**Your objective**
Quote the lines of the data below verbatim, beginning at the line that contains "डरलाग्दा भिलेन मुकुन्दको" and ending at the last line, both included, and excluding pictures.

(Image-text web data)
# # # # # # #
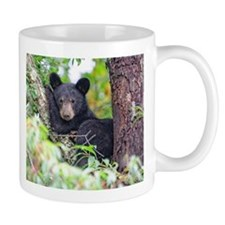 Bear Cub relaxing in Tree Mugs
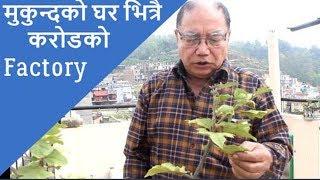 डरलाग्दा भिलेन मुकुन्दको घरमा यस्तो अचम्मको फ्याक्ट्रि ।। Mukunda Shrestha ।।  Masti Tv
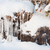 冬 · スプルース · カバー · 氷 · 長い - ストックフォト © juhku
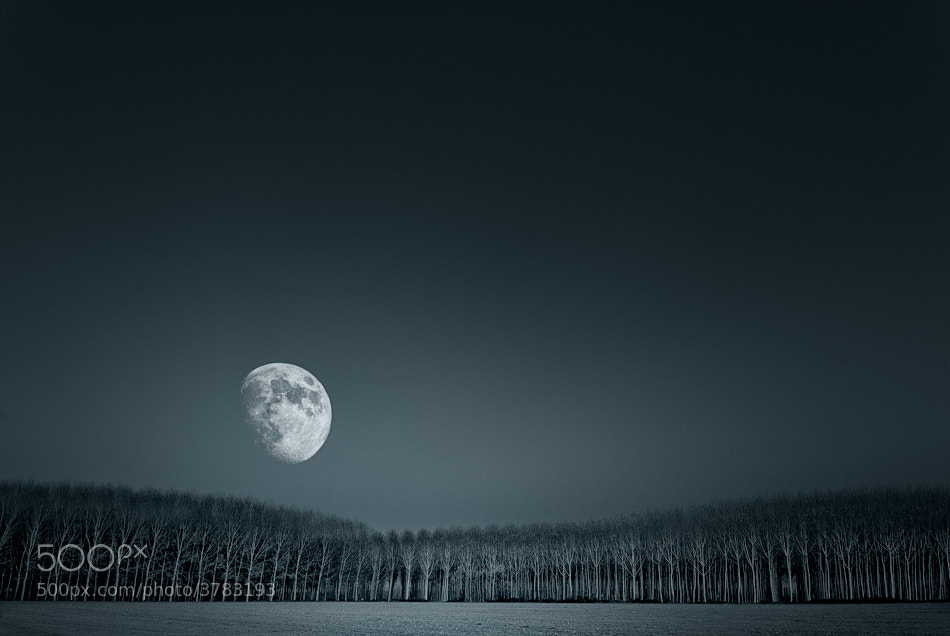 Photograph moonrise by Graziano Racchelli on 500px
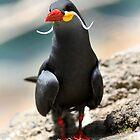 Inca Tern by Erik Anderson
# # # # # # #
**Finished task**
 डरलाग्दा भिलेन मुकुन्दको घरमा यस्तो अचम्मको फ्याक्ट्रि ।। Mukunda Shrestha ।।  Masti Tv
 冬 · スプルース · カバー · 氷 · 長い - ストックフォト © juhku
 Photograph moonrise by Graziano Racchelli on 500px
 Inca Tern by Erik Anderson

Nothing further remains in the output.